[OKDXA] More Useless Information
Nelson Derks
[email protected]
Sun, 29 Sep 2002 12:15:37 -0500
Dan Aykroyd: I'm station manager Dan Akroyd. During the past few weeks in
Los Angeles, actor Lee Marvin and his former live-in companion Michelle
Triola Marvin have been in court to settle her claim that he owes her half
his income from the six years they lived together. That is the subject of
tonight's Point-Counterpoint. Jane will take the pro-Michelle Marvin point,
while I will take the anti-Michelle Triola counterpoint. Jane?
Jane Curtin: Dan, times change and so does the nature of relationships.

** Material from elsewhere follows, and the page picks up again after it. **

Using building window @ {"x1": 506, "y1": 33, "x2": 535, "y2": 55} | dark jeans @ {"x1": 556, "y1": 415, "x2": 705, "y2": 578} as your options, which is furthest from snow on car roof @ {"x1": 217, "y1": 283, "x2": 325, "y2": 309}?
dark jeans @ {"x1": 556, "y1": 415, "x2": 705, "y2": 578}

People are reluctant to get married these days and looking at divorce
statistics, who can blame them. But the lack of a piece of paper does not
necessarily mean a lack of a total commitment. A woman is this modern-day
relationship may well give up all her personal pursuits, as Michelle Marvin
claims she did, to give her full support to her man's career. And Michelle
Marvin is just asking that the courts recognize that reality. Dan, there's
an old saying: "Behind every successful man there's a woman." A loving,
giving, caring woman. But you wouldn't know about that, Dan, because there's
no old saying about what's behind a miserable failure. [ gives a look of
arrogance ]
Dan Aykroyd: Jane, you ignorant slut! Bagged-out, dried-up, slunken meat
like you and Michelle Triola know the rules. If you want a contract, sign on
the dotted line. Oh, but let's all shed a tear for poor Michelle Triola.
There was only testimony that she had sexual intercourse over forty times
with another man while living with actor Lee Marvin. But I suppose that sort
of fashionable promiscuting means nothing to you, Jane, who hops from bed to
bed with the frequency of a cheap ham radio. But hell hath no fury like a
woman's scorn, and Michelle Triola, like a screeching, squealing, reptatious
swamp sow is after actor Lee Marvin's last three million dollars. I guess
what you and Michelle are saying is that when you're on your backs, the
meter is running. Well, please spare us, gals, and tell us the rate's at the
top. Then we can choose which two bit tarts and bargain basement sluts to
shack up with.
Jane Curtin: That's the news. Good night, and have a pleasant tomorrow.